In the low threshold-high ceiling approach, the designed material is initially easy and becomes progressively more difficult, offering a challenge. For example, abstract concepts are introduced together with experimentation with specific numerical examples, enabling one to extend to deeper understanding (Mark, Cuoco, Goldenberg & Sword, 2010). This is seen when proving a theorem with unknown variables and actual measurements. This exercises one's thinking as one is constantly looking for patterns, spotting relationships, generalising and investigating. This is linked to the GHOM levels, Reasoning with relationships, Generalising geometric Ideas and Investigating Invariants. The experience enables one to feel competent and confident in their learning and at the same time be open to experiences that are more challenging.
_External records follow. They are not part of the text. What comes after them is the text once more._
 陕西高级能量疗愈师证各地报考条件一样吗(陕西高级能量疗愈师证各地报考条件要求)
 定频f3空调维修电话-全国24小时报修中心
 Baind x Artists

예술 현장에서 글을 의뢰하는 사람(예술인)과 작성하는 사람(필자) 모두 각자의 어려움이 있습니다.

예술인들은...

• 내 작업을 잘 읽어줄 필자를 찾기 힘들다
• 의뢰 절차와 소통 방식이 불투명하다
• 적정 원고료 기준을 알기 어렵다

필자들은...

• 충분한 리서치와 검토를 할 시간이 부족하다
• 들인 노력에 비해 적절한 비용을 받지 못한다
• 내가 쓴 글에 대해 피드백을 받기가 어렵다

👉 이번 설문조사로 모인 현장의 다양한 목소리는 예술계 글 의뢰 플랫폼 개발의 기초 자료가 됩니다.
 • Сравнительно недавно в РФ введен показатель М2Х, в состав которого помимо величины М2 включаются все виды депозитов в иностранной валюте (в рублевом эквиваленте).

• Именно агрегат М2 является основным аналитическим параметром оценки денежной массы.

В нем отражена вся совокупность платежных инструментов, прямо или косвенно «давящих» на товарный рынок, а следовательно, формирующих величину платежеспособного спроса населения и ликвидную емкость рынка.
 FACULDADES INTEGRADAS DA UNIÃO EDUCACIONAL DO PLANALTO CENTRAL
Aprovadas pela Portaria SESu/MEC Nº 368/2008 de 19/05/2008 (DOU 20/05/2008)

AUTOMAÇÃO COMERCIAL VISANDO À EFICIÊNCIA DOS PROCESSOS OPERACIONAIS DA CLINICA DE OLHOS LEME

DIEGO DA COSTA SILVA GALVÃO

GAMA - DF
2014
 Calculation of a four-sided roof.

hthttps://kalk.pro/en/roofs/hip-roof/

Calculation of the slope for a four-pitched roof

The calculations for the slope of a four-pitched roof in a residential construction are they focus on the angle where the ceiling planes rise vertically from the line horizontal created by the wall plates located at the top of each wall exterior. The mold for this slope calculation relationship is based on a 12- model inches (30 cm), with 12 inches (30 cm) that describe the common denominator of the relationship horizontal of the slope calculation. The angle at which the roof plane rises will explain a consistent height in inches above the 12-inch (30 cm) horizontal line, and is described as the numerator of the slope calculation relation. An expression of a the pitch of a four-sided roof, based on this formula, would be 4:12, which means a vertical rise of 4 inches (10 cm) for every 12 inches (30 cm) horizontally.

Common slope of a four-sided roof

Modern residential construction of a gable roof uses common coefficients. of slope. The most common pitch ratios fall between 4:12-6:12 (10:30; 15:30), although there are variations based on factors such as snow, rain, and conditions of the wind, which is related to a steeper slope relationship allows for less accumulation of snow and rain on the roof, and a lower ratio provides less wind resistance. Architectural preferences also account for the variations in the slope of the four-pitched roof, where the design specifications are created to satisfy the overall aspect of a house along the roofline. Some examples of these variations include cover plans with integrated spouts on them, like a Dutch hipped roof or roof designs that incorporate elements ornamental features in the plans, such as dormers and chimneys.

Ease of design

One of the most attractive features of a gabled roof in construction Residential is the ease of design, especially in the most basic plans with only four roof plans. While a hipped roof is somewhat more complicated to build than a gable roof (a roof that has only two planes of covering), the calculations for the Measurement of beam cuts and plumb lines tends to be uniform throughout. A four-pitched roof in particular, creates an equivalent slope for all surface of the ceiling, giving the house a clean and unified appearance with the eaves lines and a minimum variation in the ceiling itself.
Being organised means that development organised around GHOM helps teachers to manoeuvre through an accumulation of teaching methods and techniques gained over the years as well as what is prescribed in the curriculum. Some methods and techniques make for relevant learning only on a particular topic and have no meaning when moving onto another topic or subtopic. It is important that the bits and pieces of mathematical concepts and topics be meaningfully linked, as this can be used to show the interconnected network among the topics in Mathematics. This is more common in geometry, where previous knowledge is drawn on in higher grades. Examples include the use of Theorem of Pythagoras, congruency, similar triangles and the relationship of parallel lines which are all taught at junior grades and later required in senior grades. Meaningful exploration and reflection are promoted, which
can lead to generalisation not only in geometry but other topics in Mathematics. This takes place in the following GHOM levels: Generalising geometric Ideas and Balancing Exploration and Reflection. Furthermore, as noted earlier, this type of thinking (GHOM) is not restricted to geometry, but can be applied to various experiences in one's daily life.